• **What needs to be done**:
The entire listing is to be repeated verbatim.

• **Records for this task**:
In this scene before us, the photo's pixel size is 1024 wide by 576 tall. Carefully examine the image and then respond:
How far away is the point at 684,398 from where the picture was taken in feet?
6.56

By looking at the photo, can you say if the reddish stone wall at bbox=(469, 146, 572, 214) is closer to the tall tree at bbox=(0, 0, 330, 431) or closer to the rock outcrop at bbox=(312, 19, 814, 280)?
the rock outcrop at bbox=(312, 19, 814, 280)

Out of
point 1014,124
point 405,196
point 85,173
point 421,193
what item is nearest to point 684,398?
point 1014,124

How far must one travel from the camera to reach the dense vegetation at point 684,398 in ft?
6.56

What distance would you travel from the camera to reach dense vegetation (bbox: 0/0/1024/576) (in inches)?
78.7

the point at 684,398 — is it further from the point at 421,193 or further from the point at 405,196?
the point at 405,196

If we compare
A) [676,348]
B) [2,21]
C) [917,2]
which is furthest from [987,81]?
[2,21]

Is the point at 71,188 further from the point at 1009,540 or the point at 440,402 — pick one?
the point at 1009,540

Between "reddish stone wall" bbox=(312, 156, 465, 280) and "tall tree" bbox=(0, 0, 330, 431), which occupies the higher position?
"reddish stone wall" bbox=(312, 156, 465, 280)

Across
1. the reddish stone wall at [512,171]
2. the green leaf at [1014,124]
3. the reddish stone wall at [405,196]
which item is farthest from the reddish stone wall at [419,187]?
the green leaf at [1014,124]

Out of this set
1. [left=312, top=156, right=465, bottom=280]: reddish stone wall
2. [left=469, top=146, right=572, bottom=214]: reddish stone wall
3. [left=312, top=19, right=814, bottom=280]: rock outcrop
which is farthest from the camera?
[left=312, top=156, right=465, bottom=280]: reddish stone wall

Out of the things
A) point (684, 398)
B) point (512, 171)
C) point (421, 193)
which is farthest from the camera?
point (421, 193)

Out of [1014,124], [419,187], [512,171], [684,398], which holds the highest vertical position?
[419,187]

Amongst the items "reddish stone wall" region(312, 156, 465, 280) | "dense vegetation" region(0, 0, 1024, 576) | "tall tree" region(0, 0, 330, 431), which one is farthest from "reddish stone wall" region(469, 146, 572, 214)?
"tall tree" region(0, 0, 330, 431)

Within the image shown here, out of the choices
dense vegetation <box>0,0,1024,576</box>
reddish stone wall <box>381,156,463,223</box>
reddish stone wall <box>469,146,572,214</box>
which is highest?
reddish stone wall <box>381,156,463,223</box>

• **Problem solution**:
In this scene before us, the photo's pixel size is 1024 wide by 576 tall. Carefully examine the image and then respond:
How far away is the point at 684,398 from where the picture was taken in feet?
6.56

By looking at the photo, can you say if the reddish stone wall at bbox=(469, 146, 572, 214) is closer to the tall tree at bbox=(0, 0, 330, 431) or closer to the rock outcrop at bbox=(312, 19, 814, 280)?
the rock outcrop at bbox=(312, 19, 814, 280)

Out of
point 1014,124
point 405,196
point 85,173
point 421,193
what item is nearest to point 684,398?
point 1014,124

How far must one travel from the camera to reach the dense vegetation at point 684,398 in ft?
6.56

What distance would you travel from the camera to reach dense vegetation (bbox: 0/0/1024/576) (in inches)?
78.7

the point at 684,398 — is it further from the point at 421,193 or further from the point at 405,196?
the point at 405,196

If we compare
A) [676,348]
B) [2,21]
C) [917,2]
which is furthest from [987,81]?
[2,21]

Is the point at 71,188 further from the point at 1009,540 or the point at 440,402 — pick one?
the point at 1009,540

Between "reddish stone wall" bbox=(312, 156, 465, 280) and "tall tree" bbox=(0, 0, 330, 431), which occupies the higher position?
"reddish stone wall" bbox=(312, 156, 465, 280)

Across
1. the reddish stone wall at [512,171]
2. the green leaf at [1014,124]
3. the reddish stone wall at [405,196]
which item is farthest from the reddish stone wall at [419,187]?
the green leaf at [1014,124]

Out of this set
1. [left=312, top=156, right=465, bottom=280]: reddish stone wall
2. [left=469, top=146, right=572, bottom=214]: reddish stone wall
3. [left=312, top=19, right=814, bottom=280]: rock outcrop
which is farthest from the camera?
[left=312, top=156, right=465, bottom=280]: reddish stone wall

Out of the things
A) point (684, 398)
B) point (512, 171)
C) point (421, 193)
which is farthest from the camera?
point (421, 193)

Out of [1014,124], [419,187], [512,171], [684,398], which holds the highest vertical position?
[419,187]

Amongst the items "reddish stone wall" region(312, 156, 465, 280) | "dense vegetation" region(0, 0, 1024, 576) | "tall tree" region(0, 0, 330, 431), which one is farthest from "reddish stone wall" region(469, 146, 572, 214)?
"tall tree" region(0, 0, 330, 431)

Within the image shown here, out of the choices
dense vegetation <box>0,0,1024,576</box>
reddish stone wall <box>381,156,463,223</box>
reddish stone wall <box>469,146,572,214</box>
which is highest?
reddish stone wall <box>381,156,463,223</box>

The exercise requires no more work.